Take a look at this. $4^1=4$ , $4^2=16$, $4^3=64$, $4^4=256$. In other words, $4^{odd}= ...4$ and $4^{even}= ...6$. So, $4^{odd}+4^{even}=...10$ Now we are going to take the terms in pairs. $1+(4^1+4^2)+...+(4^{2011}+4^{2012})$ We know that terms inside the brackets are going to have $0$ as the rightmost digit. And adding all of them up together will have $0$ as the rightmost digit. So if we add the $1$ that is outside the bracket (the leftmost $1$), the last digit's going to be $1$. Hope this helps!

- 6 years, 4 months ago

A slightly cleaner way (which is still saying that same thing) is to say that for $n\geq 0$, $4^{2n+1} + 4^{2n+2} = 4^{2n} ( 4 + 16) = 4^{2n} \times 20$, hence has a units digit of 0.

This avoids the slight issue of $4^0 =1$, while claiming that $4^{even} = \ldots 6$.

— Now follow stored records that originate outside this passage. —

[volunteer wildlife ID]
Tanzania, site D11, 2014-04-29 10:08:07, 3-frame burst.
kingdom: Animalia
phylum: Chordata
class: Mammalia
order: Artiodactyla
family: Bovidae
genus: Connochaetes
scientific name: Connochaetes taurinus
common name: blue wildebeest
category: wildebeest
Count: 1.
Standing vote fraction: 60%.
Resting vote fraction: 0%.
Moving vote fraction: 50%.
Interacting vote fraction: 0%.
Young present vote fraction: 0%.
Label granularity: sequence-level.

Staff - 6 years, 4 months ago

Thank you for pointing it out.

- 6 years, 4 months ago

Consider the following: $4^{2k}\equiv 4{\pmod{10}}$ and $\\4^{2k+1}\equiv 6{\pmod{10}}$  Therefore $1+4^1+4^2+4^3...4^2012 \equiv \pmod{10}$ Observe all the $4's$ and $6's$ pair up and we get the remainder $1$ mod 10. So the rightmost digit is $1$

- 6 years, 4 months ago

Latex error: It should be $1+4^1+4^2+4^3...4^{2012}≡ 1+4+6+4+6.....\pmod{10}$

- 6 years, 4 months ago

right

- 6 years, 4 months ago

Ignoring 1, if we start with 4^1, we will be able to recognise that 4^(odd number) has the last digit as 4, for eg:-4^3 = 64 and 4^5=1024. In the same way, 4^(even number) has the last digit as 6. The sum is congruent to 0(mod10). Now adding 1 in the sequence, we will get the sum congruent to 1(mod10). So 1 is the last digit.

- 6 years, 4 months ago

Another method to solve this problem, is to observe that the numbers are in geometric progression. So use the sum formula of geometric progression and try to find the last digit either by simple calculation, or modular arithmetic.